Excerpts of spatial question data
********************
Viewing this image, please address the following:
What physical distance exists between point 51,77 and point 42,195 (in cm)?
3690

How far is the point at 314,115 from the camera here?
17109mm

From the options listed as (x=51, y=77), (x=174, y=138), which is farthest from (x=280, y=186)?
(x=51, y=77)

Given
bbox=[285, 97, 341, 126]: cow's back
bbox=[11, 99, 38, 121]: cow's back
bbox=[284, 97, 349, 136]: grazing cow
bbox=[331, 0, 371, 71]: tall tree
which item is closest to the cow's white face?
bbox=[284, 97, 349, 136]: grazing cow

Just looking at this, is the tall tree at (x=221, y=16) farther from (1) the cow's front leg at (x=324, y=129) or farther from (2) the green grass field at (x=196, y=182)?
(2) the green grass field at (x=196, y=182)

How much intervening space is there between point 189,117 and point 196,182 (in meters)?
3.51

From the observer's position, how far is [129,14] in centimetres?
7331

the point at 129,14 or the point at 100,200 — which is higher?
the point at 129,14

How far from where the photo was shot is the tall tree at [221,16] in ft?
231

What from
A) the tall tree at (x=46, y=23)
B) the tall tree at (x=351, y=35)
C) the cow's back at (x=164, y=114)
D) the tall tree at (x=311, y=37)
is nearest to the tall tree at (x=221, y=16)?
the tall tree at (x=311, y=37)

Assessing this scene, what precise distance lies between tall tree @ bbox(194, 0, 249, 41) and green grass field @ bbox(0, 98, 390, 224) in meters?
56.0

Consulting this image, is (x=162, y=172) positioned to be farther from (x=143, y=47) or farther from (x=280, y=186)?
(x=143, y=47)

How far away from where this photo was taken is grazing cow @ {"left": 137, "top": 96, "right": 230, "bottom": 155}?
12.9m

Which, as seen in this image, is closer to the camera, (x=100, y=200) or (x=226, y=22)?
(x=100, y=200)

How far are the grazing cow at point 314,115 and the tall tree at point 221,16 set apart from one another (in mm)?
********************
WHAT TO WORK ON
Copy all of the items above word for word, leaving nothing out.

WRITTEN ANSWER
Viewing this image, please address the following:
What physical distance exists between point 51,77 and point 42,195 (in cm)?
3690

How far is the point at 314,115 from the camera here?
17109mm

From the options listed as (x=51, y=77), (x=174, y=138), which is farthest from (x=280, y=186)?
(x=51, y=77)

Given
bbox=[285, 97, 341, 126]: cow's back
bbox=[11, 99, 38, 121]: cow's back
bbox=[284, 97, 349, 136]: grazing cow
bbox=[331, 0, 371, 71]: tall tree
which item is closest to the cow's white face?
bbox=[284, 97, 349, 136]: grazing cow

Just looking at this, is the tall tree at (x=221, y=16) farther from (1) the cow's front leg at (x=324, y=129) or farther from (2) the green grass field at (x=196, y=182)?
(2) the green grass field at (x=196, y=182)

How much intervening space is there between point 189,117 and point 196,182 (in meters)?
3.51

From the observer's position, how far is [129,14] in centimetres?
7331

the point at 129,14 or the point at 100,200 — which is higher?
the point at 129,14

How far from where the photo was shot is the tall tree at [221,16] in ft?
231

What from
A) the tall tree at (x=46, y=23)
B) the tall tree at (x=351, y=35)
C) the cow's back at (x=164, y=114)
D) the tall tree at (x=311, y=37)
is nearest to the tall tree at (x=221, y=16)?
the tall tree at (x=311, y=37)

Assessing this scene, what precise distance lies between tall tree @ bbox(194, 0, 249, 41) and green grass field @ bbox(0, 98, 390, 224) in meters?
56.0

Consulting this image, is (x=162, y=172) positioned to be farther from (x=143, y=47) or farther from (x=280, y=186)?
(x=143, y=47)

How far away from where this photo was taken is grazing cow @ {"left": 137, "top": 96, "right": 230, "bottom": 155}?
12.9m

Which, as seen in this image, is closer to the camera, (x=100, y=200) or (x=226, y=22)?
(x=100, y=200)

How far are the grazing cow at point 314,115 and the tall tree at point 221,16 set apart from one another (in mm)?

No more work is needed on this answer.